▶ **WHAT YOU WILL DO**
Can you return, word for word, the part of the essay about letting a child be sad that runs from "Everyone wants to" to "work for her?"?

Hard Talks

Why I Don't Make My Kid Feel Better The Minute She Gets Sad

It’s my job as a parent to teach her to cope with the ups and downs of life.

by Diana Park
Teaching your teens it's OK to feel sad sometimes, coping skills
Maskot/Maskot/Getty Images

This weekend my kid wasn’t herself — she was quiet, extra irritated with everyone, and didn’t have her usual weekend zest. I asked if anything was wrong and she shook her head. I knew something was off, but I’ve learned that sometimes she needs a bit of space, so I gave it to her. We went out to dinner and it got worse, and I looked up to find her crying behind her menu. Finally she admitted: “I don’t know what’s wrong, I just feel sad.”

She said nothing had triggered her, and she wasn’t stressed or worried about anything specific. In fact, she told me she felt bad because she was “sad for no reason.” And that’s when I passed along something that I wish I’d heard a long time ago: “There is absolutely nothing wrong with feeling sad for no reason.”

I didn’t try to cheer her up. I didn’t run off a list of all the things she should be thankful for. I didn’t tell her to do this or that in order to make herself feel better. And I didn’t tell her she’d feel better tomorrow or soon or next week.

We’ve all had days when we felt down or extra agitated and we weren’t sure why. Maybe we figured it out later, but at that moment we didn’t know why we weren’t ourselves. I know I’ve had my share of days when I couldn’t stop crying even though I couldn’t put my finger on the cause, and it never made me feel any better when someone told me to cheer up or count my blessings. That’s not helpful, that’s toxic positivity.

Everyone wants to be seen and heard. That includes our kids. And we need to let them know it’s okay if they are feeling certain emotions and they aren’t sure where they are coming from. It’s a part of life, and rather than trying to talk them out of their feelings — which never works — we have to give them the tools to be okay with processing their emotions in a healthy way.

It was hard to see my kid so sad. My instinct is to jump in and try to fix it. It ran through my heart to pepper her with more questions so we could figure this out together and she could move on from the bad place she was in. But that’s not how it works for me, so why would it work for her?

She didn’t need me to try and make her happy by buying her something or giving her a bunch of advice on how to get out of that mood. She has to work through these times on her own, which is exactly what she did. What she needed was my support in the meantime.

A few hours later, after she had a good cry and we hugged in the restaurant bathroom for a really long time, she started to seem like her old self again. I didn’t push her, I didn’t ask her any more questions, and as hard as it was, I didn’t say, “I’m so glad you are happy again!” I wanted to tell her that because I was so glad, but I didn’t want her to feel like she was a burden for feeling sad or that there is any shame in feeling down. Instead, I told her that I was proud of her.

Giving her the space to be sad, whether there is a reason or not, is really hard because I do want to make her feel better. But I know I can’t fix it for her and I’ll be a more effective person in her life if I let her cope with her ups and downs by telling her that her feelings are normal and valid instead of giving her all the reasons why she should be happy instead.

Diana Park is a writer who finds solitude in a good book, the ocean, and eating fast food with her kids.

▶ **SUPPLIED MATERIAL**
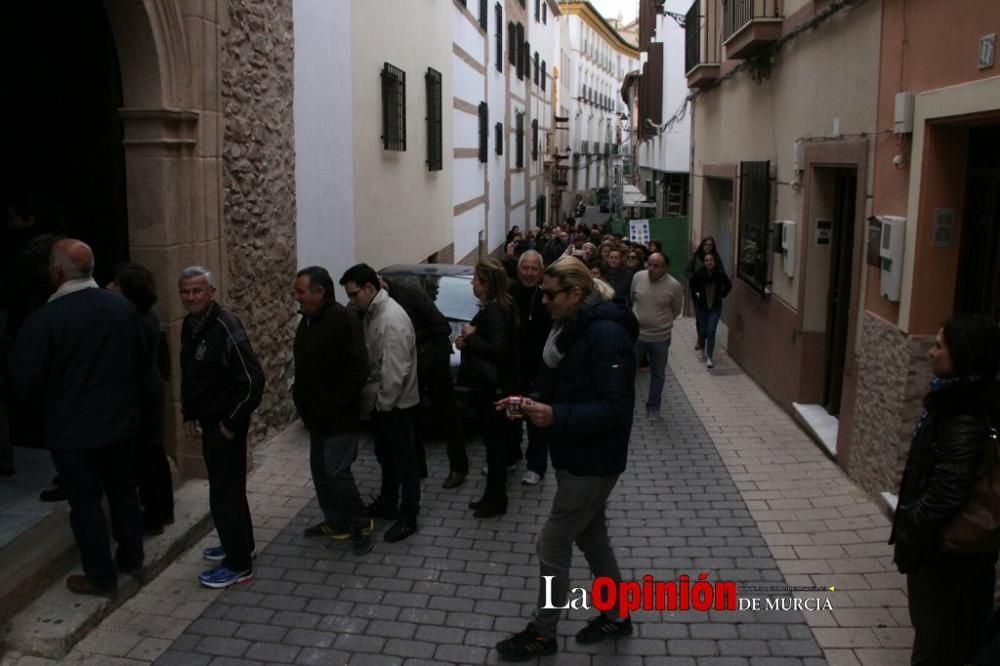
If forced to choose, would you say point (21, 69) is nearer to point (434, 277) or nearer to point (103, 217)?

▶ **RESULT OF THE EXERCISE**
Everyone wants to be seen and heard. That includes our kids. And we need to let them know it’s okay if they are feeling certain emotions and they aren’t sure where they are coming from. It’s a part of life, and rather than trying to talk them out of their feelings — which never works — we have to give them the tools to be okay with processing their emotions in a healthy way.

It was hard to see my kid so sad. My instinct is to jump in and try to fix it. It ran through my heart to pepper her with more questions so we could figure this out together and she could move on from the bad place she was in. But that’s not how it works for me, so why would it work for her?